That’s the topic of my post today- stuff I’m really sick of. I put it in list format so you can skim it… because skimming is one of the things I, and many people for that matter, are never sick of doing.
1. People asking me where I’m applying to college, then asking why I’m only applying to one.
Person (usually mom’s friend’s brother’s wife’s cousin or someone like that whom I don’t really know): Courtney, where are you applying to school?
Me: I’m applying to *Name of school*.
Person: Only one? But what if you don’t get in?
Me: %#$%%^&$!!!!! (Now I launch into monologue about the entire early decision process).
Basically, when you want a college to know they’re your all-time absolute most favorite school ever, you apply early decision. If you get accepted, you’re bound to that school, meaning you won’t apply anywhere else. For selective or small schools, you have a higher chance of getting accepted if you apply early.

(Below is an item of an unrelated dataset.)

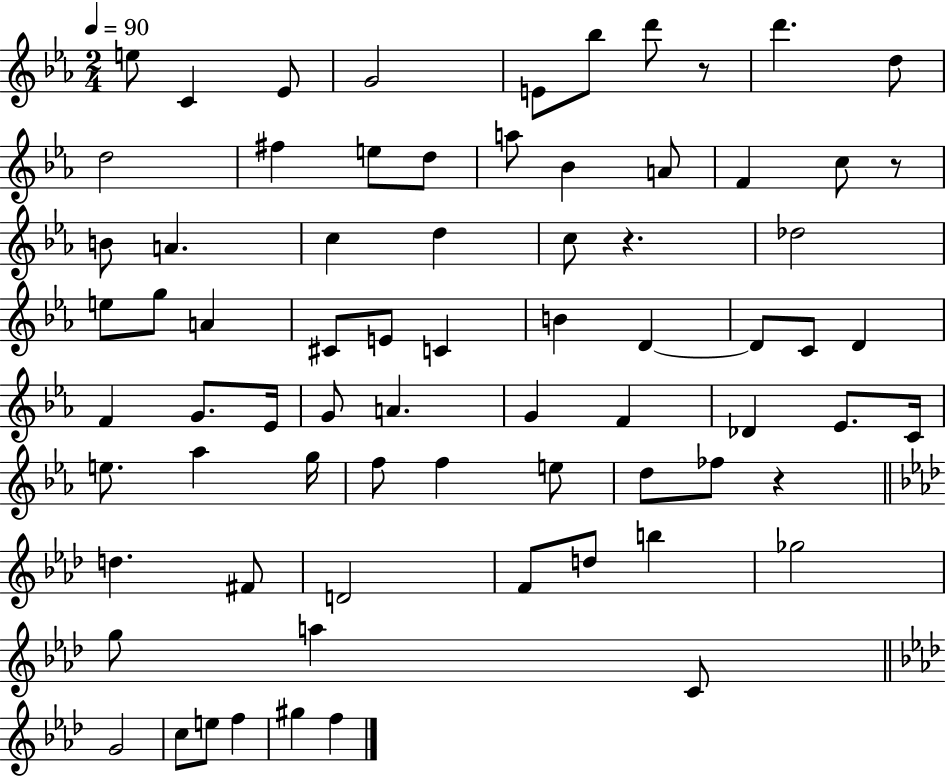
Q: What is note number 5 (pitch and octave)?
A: E4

It’s not so much the long-winded explanation that bothers me, but peoples’ sheer reaction when I tell them I’m applying early decision. I can’t quite describe it, but I’d equate it to the look you’d get if you had just done something really stupid. The other person is shocked and somewhat scared. Who knows why, I don’t see myself as a scary person… but then again, who knows.
2. People who smoke.
I’ll just say it: if you smoke cigarettes in public, where there are babies and children and people with asthma and puppies roaming about, I automatically don’t like you. Sorry. Today, while making the pilgrimage back to my car from school (it’s 1/2 mile away), three guys walking ahead of me were smoking. And the wind blew the smoke into my face. I’m one of those people who coughs loudly as I walk by smokers at the mall entrance for dramatic effect, but in this situation, I was actually coughing. Seriously, I’m not going to tell you what to do, but if you’re going to smoke, do it in private. Us non-smokers don’t really like the smell of carcinogens.
No, not the kind underneath your house. I’m talking about the kind on top of your face. To everyone who wears foundation: I know you’re wearing it. Everyone else does, too. Especially when your face is darker than the rest of your body or there is a distinct line on color encircling your cheekbones. It doesn’t look good. Wash your face and you won’t need it. Use some tinted moisturizer if you want. And if you absolutely must wear foundation, (a) get the right color and (b) learn how to use it.
There will be additions to this list in the near future, but I’m a bit sick of typing.